# Data extract:
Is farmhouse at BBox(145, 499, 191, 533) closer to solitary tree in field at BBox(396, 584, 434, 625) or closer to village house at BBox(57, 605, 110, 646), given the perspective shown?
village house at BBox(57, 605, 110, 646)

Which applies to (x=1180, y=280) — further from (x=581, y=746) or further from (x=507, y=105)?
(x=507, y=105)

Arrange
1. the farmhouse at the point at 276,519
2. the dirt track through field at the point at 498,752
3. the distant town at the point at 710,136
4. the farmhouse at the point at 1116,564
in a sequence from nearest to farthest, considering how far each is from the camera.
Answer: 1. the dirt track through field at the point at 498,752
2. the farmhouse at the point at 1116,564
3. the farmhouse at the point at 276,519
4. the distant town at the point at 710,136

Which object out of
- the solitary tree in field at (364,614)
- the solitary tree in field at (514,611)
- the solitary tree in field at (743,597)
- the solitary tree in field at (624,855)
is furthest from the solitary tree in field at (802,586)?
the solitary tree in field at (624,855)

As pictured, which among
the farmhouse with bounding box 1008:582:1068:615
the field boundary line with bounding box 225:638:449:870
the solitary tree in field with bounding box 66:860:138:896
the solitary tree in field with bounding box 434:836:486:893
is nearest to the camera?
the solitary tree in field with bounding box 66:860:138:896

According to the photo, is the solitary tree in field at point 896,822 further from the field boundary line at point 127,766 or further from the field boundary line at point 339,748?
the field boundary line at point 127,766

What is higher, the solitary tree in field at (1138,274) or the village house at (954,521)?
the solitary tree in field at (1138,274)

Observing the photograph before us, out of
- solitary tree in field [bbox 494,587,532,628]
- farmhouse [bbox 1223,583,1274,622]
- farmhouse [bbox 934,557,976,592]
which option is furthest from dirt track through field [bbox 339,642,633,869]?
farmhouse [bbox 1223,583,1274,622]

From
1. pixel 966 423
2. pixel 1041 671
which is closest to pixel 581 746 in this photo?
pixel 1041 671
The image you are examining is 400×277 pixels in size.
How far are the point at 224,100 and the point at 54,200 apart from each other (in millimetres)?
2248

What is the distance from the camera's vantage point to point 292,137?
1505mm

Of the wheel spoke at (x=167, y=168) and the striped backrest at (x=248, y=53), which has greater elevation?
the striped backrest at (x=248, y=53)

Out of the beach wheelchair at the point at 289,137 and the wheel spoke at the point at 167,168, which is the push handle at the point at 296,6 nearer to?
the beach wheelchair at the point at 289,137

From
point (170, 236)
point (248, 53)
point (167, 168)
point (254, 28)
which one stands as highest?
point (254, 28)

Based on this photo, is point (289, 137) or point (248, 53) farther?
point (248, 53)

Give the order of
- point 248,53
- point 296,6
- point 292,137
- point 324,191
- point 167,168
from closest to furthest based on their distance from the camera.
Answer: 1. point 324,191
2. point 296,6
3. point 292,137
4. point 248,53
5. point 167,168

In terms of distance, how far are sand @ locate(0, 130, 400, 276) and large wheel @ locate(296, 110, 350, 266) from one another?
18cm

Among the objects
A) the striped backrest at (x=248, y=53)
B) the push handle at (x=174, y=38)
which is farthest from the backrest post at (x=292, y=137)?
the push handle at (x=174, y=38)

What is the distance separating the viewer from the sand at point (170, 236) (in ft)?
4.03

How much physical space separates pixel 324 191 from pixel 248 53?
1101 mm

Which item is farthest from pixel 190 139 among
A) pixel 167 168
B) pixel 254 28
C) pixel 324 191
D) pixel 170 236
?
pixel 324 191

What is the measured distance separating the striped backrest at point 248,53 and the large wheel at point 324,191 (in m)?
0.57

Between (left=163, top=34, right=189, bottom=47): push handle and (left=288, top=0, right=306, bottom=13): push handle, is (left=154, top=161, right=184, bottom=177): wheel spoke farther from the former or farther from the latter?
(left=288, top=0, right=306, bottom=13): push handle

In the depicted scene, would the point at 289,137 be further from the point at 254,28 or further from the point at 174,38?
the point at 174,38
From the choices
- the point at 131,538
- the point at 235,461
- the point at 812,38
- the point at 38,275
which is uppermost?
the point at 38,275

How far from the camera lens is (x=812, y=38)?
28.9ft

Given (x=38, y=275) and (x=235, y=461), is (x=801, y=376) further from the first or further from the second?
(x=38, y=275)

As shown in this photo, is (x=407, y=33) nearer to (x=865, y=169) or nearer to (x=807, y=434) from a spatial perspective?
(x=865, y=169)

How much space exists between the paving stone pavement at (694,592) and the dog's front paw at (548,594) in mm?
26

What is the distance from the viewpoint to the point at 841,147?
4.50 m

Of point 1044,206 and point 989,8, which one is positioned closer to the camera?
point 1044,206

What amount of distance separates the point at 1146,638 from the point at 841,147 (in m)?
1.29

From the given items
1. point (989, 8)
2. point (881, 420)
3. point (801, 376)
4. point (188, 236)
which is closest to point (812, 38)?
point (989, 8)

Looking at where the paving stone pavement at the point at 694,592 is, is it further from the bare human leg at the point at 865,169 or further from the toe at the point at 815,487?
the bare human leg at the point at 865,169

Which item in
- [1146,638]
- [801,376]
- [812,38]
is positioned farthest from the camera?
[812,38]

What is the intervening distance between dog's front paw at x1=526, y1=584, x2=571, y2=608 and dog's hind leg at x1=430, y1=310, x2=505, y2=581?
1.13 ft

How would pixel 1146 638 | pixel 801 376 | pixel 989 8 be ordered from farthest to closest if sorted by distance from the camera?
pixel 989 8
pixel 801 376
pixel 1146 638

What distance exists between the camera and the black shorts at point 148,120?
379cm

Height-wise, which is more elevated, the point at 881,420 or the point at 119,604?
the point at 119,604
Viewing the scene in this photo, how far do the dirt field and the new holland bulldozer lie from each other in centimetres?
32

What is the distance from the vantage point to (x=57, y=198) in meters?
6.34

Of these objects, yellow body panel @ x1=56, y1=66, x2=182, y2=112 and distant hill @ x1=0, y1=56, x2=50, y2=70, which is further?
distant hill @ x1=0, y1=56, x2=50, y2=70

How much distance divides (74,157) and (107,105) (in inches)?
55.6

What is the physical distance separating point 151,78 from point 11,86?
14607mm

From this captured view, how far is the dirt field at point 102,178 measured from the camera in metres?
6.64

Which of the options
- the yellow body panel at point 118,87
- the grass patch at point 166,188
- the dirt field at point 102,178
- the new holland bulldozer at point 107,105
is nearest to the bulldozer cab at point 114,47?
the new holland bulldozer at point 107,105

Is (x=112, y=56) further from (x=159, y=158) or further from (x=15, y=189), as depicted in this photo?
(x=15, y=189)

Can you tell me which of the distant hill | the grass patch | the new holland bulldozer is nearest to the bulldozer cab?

# Exercise goal:
Return the full listing, character for character.

# Output of the exercise:
Is farmhouse at BBox(145, 499, 191, 533) closer to solitary tree in field at BBox(396, 584, 434, 625) or closer to village house at BBox(57, 605, 110, 646), given the perspective shown?
village house at BBox(57, 605, 110, 646)

Which applies to (x=1180, y=280) — further from (x=581, y=746) or further from (x=507, y=105)?
(x=507, y=105)

Arrange
1. the farmhouse at the point at 276,519
2. the dirt track through field at the point at 498,752
3. the distant town at the point at 710,136
4. the farmhouse at the point at 1116,564
in a sequence from nearest to farthest, considering how far each is from the camera.
Answer: 1. the dirt track through field at the point at 498,752
2. the farmhouse at the point at 1116,564
3. the farmhouse at the point at 276,519
4. the distant town at the point at 710,136

Which object out of
- the solitary tree in field at (364,614)
- the solitary tree in field at (514,611)
- the solitary tree in field at (743,597)
- the solitary tree in field at (624,855)
is furthest from the solitary tree in field at (802,586)?
the solitary tree in field at (624,855)

As pictured, which among
the farmhouse with bounding box 1008:582:1068:615
the field boundary line with bounding box 225:638:449:870
the solitary tree in field with bounding box 66:860:138:896
the solitary tree in field with bounding box 434:836:486:893
is nearest to the camera?
the solitary tree in field with bounding box 66:860:138:896

According to the photo, is the solitary tree in field at point 896,822 further from the field boundary line at point 127,766 or further from the field boundary line at point 339,748?
the field boundary line at point 127,766

What is higher, the solitary tree in field at (1138,274) or the village house at (954,521)?
the solitary tree in field at (1138,274)

Observing the photograph before us, out of
- solitary tree in field [bbox 494,587,532,628]
- farmhouse [bbox 1223,583,1274,622]
- farmhouse [bbox 934,557,976,592]
which option is furthest from dirt track through field [bbox 339,642,633,869]?
farmhouse [bbox 1223,583,1274,622]

From
1. pixel 966 423
2. pixel 1041 671
which is closest to pixel 581 746 in this photo?
pixel 1041 671
The image you are examining is 400×277 pixels in size.
How far are the point at 224,100 and the point at 54,200 apart from each other (in millimetres)?
2248

What is the distance from the camera's vantage point to point 292,137?
1505mm

Of the wheel spoke at (x=167, y=168) and the striped backrest at (x=248, y=53), which has greater elevation?
the striped backrest at (x=248, y=53)

Out of the beach wheelchair at the point at 289,137 and the wheel spoke at the point at 167,168, which is the push handle at the point at 296,6 nearer to?
the beach wheelchair at the point at 289,137

From
point (170, 236)
point (248, 53)
point (167, 168)
point (254, 28)
which one stands as highest?
point (254, 28)

Based on this photo, is point (289, 137) or point (248, 53) farther?
point (248, 53)

Give the order of
- point 248,53
- point 296,6
- point 292,137
- point 324,191
- point 167,168
from closest to furthest based on their distance from the camera.
Answer: 1. point 324,191
2. point 296,6
3. point 292,137
4. point 248,53
5. point 167,168

In terms of distance, how far are sand @ locate(0, 130, 400, 276) and large wheel @ locate(296, 110, 350, 266) from one another?
18cm

Among the objects
A) the striped backrest at (x=248, y=53)
B) the push handle at (x=174, y=38)
which is farthest from the backrest post at (x=292, y=137)?
the push handle at (x=174, y=38)

What is the distance separating the viewer from the sand at point (170, 236) (in ft)?
4.03

How much physical space separates pixel 324 191 from pixel 248 53?
1101 mm

Which item is farthest from pixel 190 139 among
A) pixel 167 168
B) pixel 254 28
C) pixel 324 191
D) pixel 170 236
?
pixel 324 191

What is the measured distance separating the striped backrest at point 248,53 and the large wheel at point 324,191 (in m)?
0.57

Between (left=163, top=34, right=189, bottom=47): push handle and (left=288, top=0, right=306, bottom=13): push handle, is (left=154, top=161, right=184, bottom=177): wheel spoke farther from the former or farther from the latter?
(left=288, top=0, right=306, bottom=13): push handle

In the depicted scene, would the point at 289,137 be further from the point at 254,28 or further from the point at 174,38?
the point at 174,38
From the choices
- the point at 131,538
- the point at 235,461
- the point at 812,38
- the point at 38,275
which is uppermost?
the point at 38,275

How far from the camera lens is (x=812, y=38)?
28.9ft

Given (x=38, y=275) and (x=235, y=461), is (x=801, y=376) further from the first or further from the second?
(x=38, y=275)

As shown in this photo, is (x=407, y=33) nearer to (x=865, y=169) or nearer to (x=807, y=434) from a spatial perspective?
(x=865, y=169)

How much space exists between the paving stone pavement at (694,592) and the dog's front paw at (548,594) in mm?
26

What is the distance from the viewpoint to the point at 841,147?
4.50 m

Of point 1044,206 and point 989,8, which one is positioned closer to the camera?
point 1044,206

What amount of distance separates the point at 1146,638 from the point at 841,147 (in m)?
1.29

From the given items
1. point (989, 8)
2. point (881, 420)
3. point (801, 376)
4. point (188, 236)
which is closest to point (812, 38)?
point (989, 8)

Looking at where the paving stone pavement at the point at 694,592 is, is it further from the bare human leg at the point at 865,169 or further from the toe at the point at 815,487?
the bare human leg at the point at 865,169

Which item in
- [1146,638]
- [801,376]
- [812,38]
is positioned farthest from the camera?
[812,38]

What is the intervening distance between dog's front paw at x1=526, y1=584, x2=571, y2=608 and dog's hind leg at x1=430, y1=310, x2=505, y2=581?
1.13 ft

How would pixel 1146 638 | pixel 801 376 | pixel 989 8 be ordered from farthest to closest if sorted by distance from the camera?
pixel 989 8
pixel 801 376
pixel 1146 638

What distance exists between the camera and the black shorts at point 148,120?
379cm

Height-wise, which is more elevated, the point at 881,420 or the point at 119,604?
the point at 119,604
Viewing the scene in this photo, how far do the dirt field and the new holland bulldozer lie from each other in centimetres?
32

What is the distance from the vantage point to (x=57, y=198) in meters?
6.34

Of these objects, yellow body panel @ x1=56, y1=66, x2=182, y2=112 and distant hill @ x1=0, y1=56, x2=50, y2=70, which is further?
distant hill @ x1=0, y1=56, x2=50, y2=70

How much distance divides (74,157) and (107,105) (in inches)?
55.6

What is the physical distance separating point 151,78 from point 11,86?
14607mm

From this captured view, how far is the dirt field at point 102,178 measured from the camera in metres?
6.64

Which of the options
- the yellow body panel at point 118,87
- the grass patch at point 166,188
- the dirt field at point 102,178
- the new holland bulldozer at point 107,105
is nearest to the bulldozer cab at point 114,47?
the new holland bulldozer at point 107,105

Is (x=112, y=56) further from (x=159, y=158) or further from (x=15, y=189), as depicted in this photo?
(x=15, y=189)

Can you tell me which of the distant hill | the grass patch | the new holland bulldozer is nearest to the bulldozer cab?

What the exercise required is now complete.